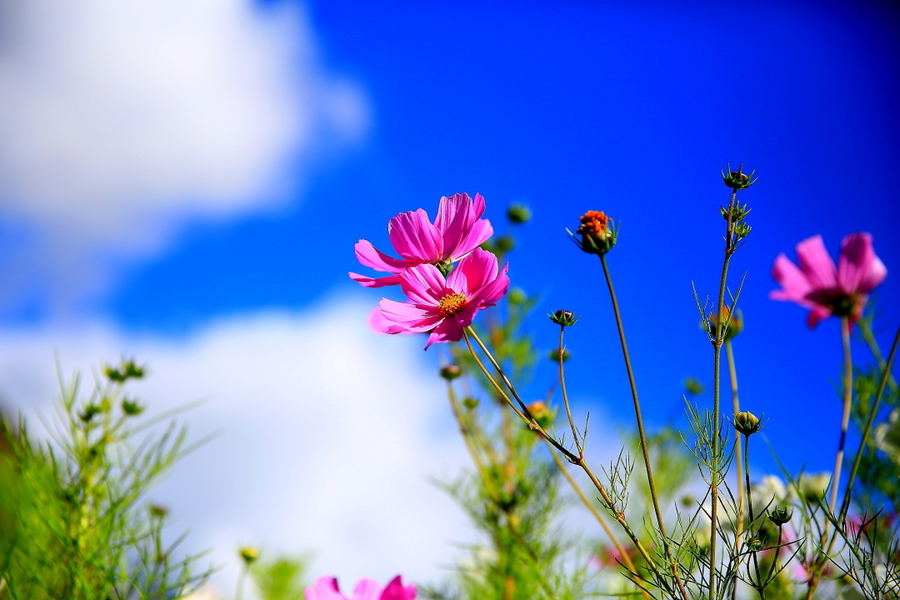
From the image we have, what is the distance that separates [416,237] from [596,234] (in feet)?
0.39

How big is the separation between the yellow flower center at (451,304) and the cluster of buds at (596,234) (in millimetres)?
79

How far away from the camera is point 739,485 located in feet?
1.10

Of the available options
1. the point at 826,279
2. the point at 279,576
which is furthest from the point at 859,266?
the point at 279,576

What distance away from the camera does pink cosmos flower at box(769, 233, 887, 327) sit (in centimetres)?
31

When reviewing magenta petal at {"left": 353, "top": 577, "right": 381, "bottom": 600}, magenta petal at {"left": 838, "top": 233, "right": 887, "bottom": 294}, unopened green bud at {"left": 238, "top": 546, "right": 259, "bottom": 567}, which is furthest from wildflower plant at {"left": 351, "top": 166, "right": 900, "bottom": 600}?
unopened green bud at {"left": 238, "top": 546, "right": 259, "bottom": 567}

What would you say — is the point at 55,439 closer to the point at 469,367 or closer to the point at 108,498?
the point at 108,498

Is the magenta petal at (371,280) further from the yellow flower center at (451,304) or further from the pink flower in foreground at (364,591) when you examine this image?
the pink flower in foreground at (364,591)

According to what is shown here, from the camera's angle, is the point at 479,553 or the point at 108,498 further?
the point at 479,553

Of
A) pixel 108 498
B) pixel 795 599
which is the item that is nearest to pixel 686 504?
pixel 795 599

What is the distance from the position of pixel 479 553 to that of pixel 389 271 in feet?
2.07

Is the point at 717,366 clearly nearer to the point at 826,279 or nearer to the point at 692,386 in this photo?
the point at 826,279

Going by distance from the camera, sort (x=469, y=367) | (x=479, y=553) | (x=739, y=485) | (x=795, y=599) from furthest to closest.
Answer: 1. (x=469, y=367)
2. (x=479, y=553)
3. (x=795, y=599)
4. (x=739, y=485)

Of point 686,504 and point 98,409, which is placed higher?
point 686,504

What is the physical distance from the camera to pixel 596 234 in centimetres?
31
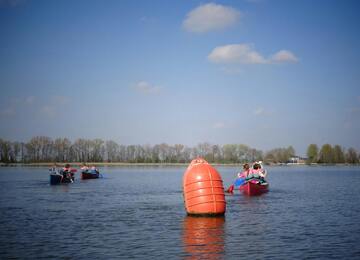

[Exercise details] Return every line of the data above that contains the word "feet", treating uppercase and lowercase letters as different.

[Answer to this task]
From the image we have, what is the distance that separates [416,237] from [596,234] (in feet)?
How far away from the camera is point 739,485 located in feet?
What is the distance from the position of pixel 479 553 to that of pixel 389 271 in feet?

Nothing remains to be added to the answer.